Between these two poles lies another broad grouping. This was highlighted in the two recent votes on cuts to working tax credits and the vote on bombing Syria. On the former there was virtual unanimity to oppose the government and vote against the cuts. On the matter of war, 66 Labour MPs voted with the Tory government and a number of others abstained.

Irrespective of the confused or contradictory ideas of individual MPs or groups of MPs, these votes reveal three fundamental political trends that have persisted for over a century in the British labour movement. The first is an overtly pro-imperialist bloc, many of whom may now go along with the anti-austerity agenda on a purely tactical basis, such as the Blairites. The second is a bloc led by Jeremy Corbyn which is both anti-austerity and anti-imperialist. There is also a third bloc, which is anti-austerity, but pro-imperialist. 

The outlook and ideas of this third bloc, like all ideas, spring from material conditions. Marxists understand that those material conditions amount to a separate layer in the labour movement known as the ‘labour aristocracy’. The ideas are what Lenin called ‘Economism’ but which has become known as ‘workerism’. That is a concentration on the immediate economic struggles of the workers and the poor and the relegation of ‘political’ matters, not least war and peace to an issue of second-rate or third-rate importance. In the specific circumstances of British Labour Party politics currently this might be expressed as the view that, while we oppose war it is much more important to unite around the issue of fighting the Tories on cuts.

Unfortunately the real world does not allow matters of war and peace to be relegated as if they are minor matters. The one issue that the population as a whole will always place ahead of its own living standards is its own security. 

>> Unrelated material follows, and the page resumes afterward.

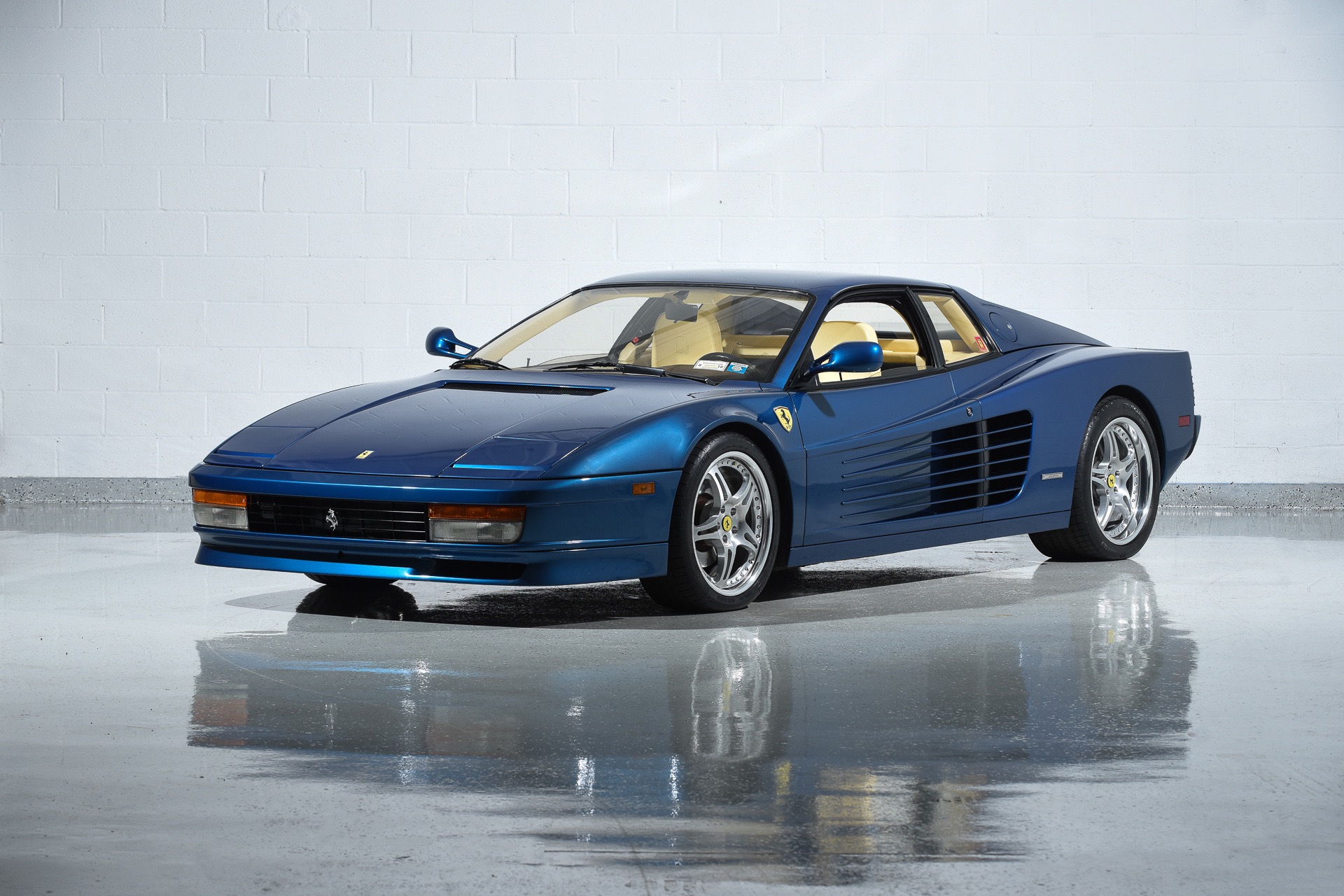 ferrari testarossa 1989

The open representatives of imperialism understand this. In his July 2015 Budget speech, where the Tories announced austerity mark II, Osborne mentioned ‘security’ 30 times, more than the mentions of ‘growth’, ‘prosperity’ or ‘deficit’ combined. The intention is clear; to trump discontent over renewed austerity with a claim to offer a belligerent and reactionary ‘security’ agenda. This is also the thread running increasingly through the government’s reactionary ‘security’ agenda on energy, civil liberties, immigration, schools and aid policies.

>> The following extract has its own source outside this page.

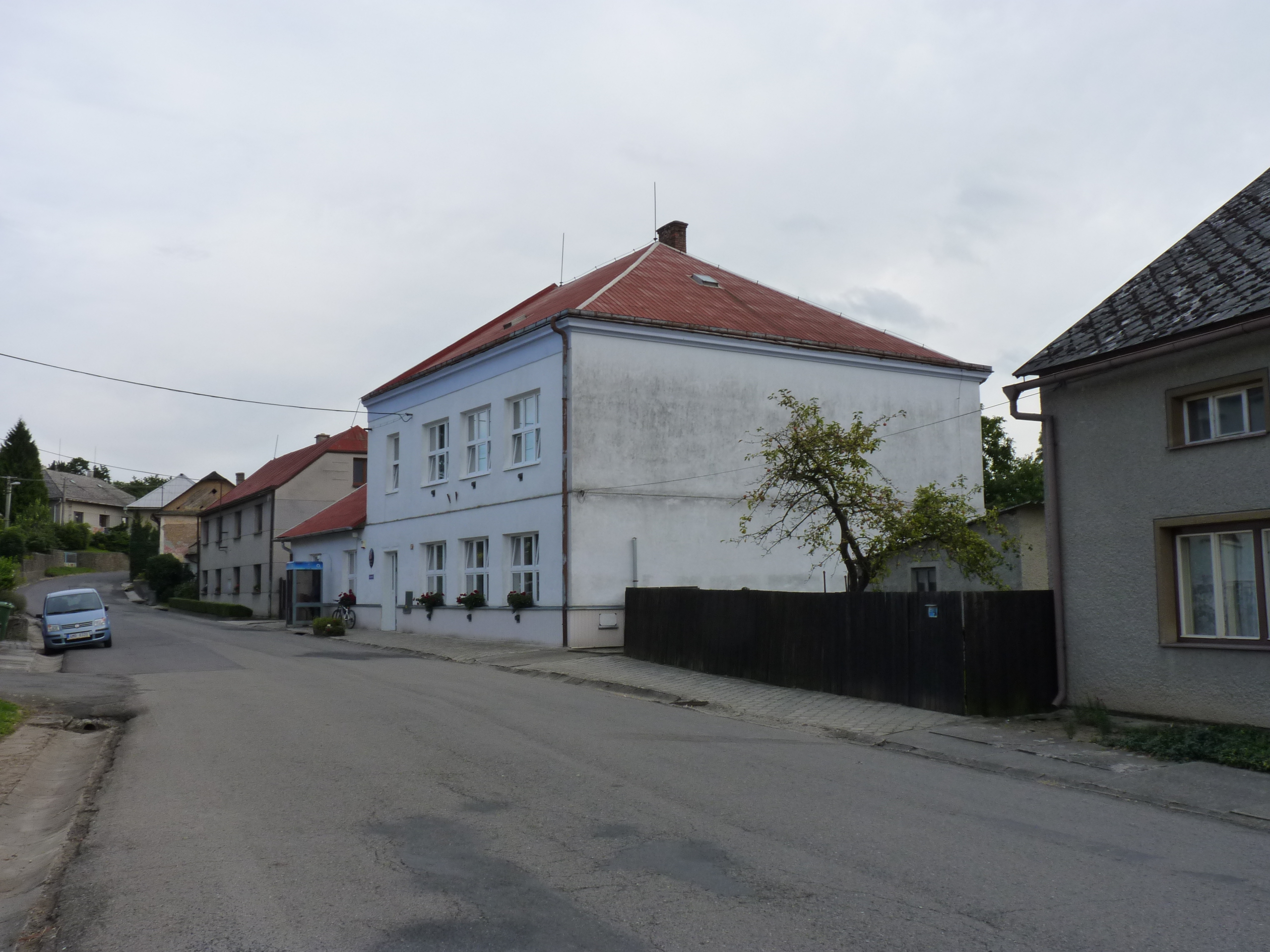 Lazníčky - obecní úřad foto 3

Therefore politically it is not possible to disregard the war offensive, to by-pass it and win on the terrain of anti-austerity. Politics comes before economics. 

It should also be clear from the economic analysis above that the two-pronged strategy of increasing exploitation at home and increasing exploitation abroad through war needs a two-pronged response. The worker who has her wages cut, or sees bills rise with another privatisation or has her tax credits cut has no interest in Britain pursuing another Middle East war, or in it increasing its military spending, or in renewing Trident. She has no interest in ‘getting a seat at the table’ or Britain’s dubious military ‘successes’. The interests represented at that table will be Britain’s hobbled banks and finance sector.

Instead, Jeremy Corbyn and his closest allies are right to oppose both austerity and war and to remain committed to fighting both.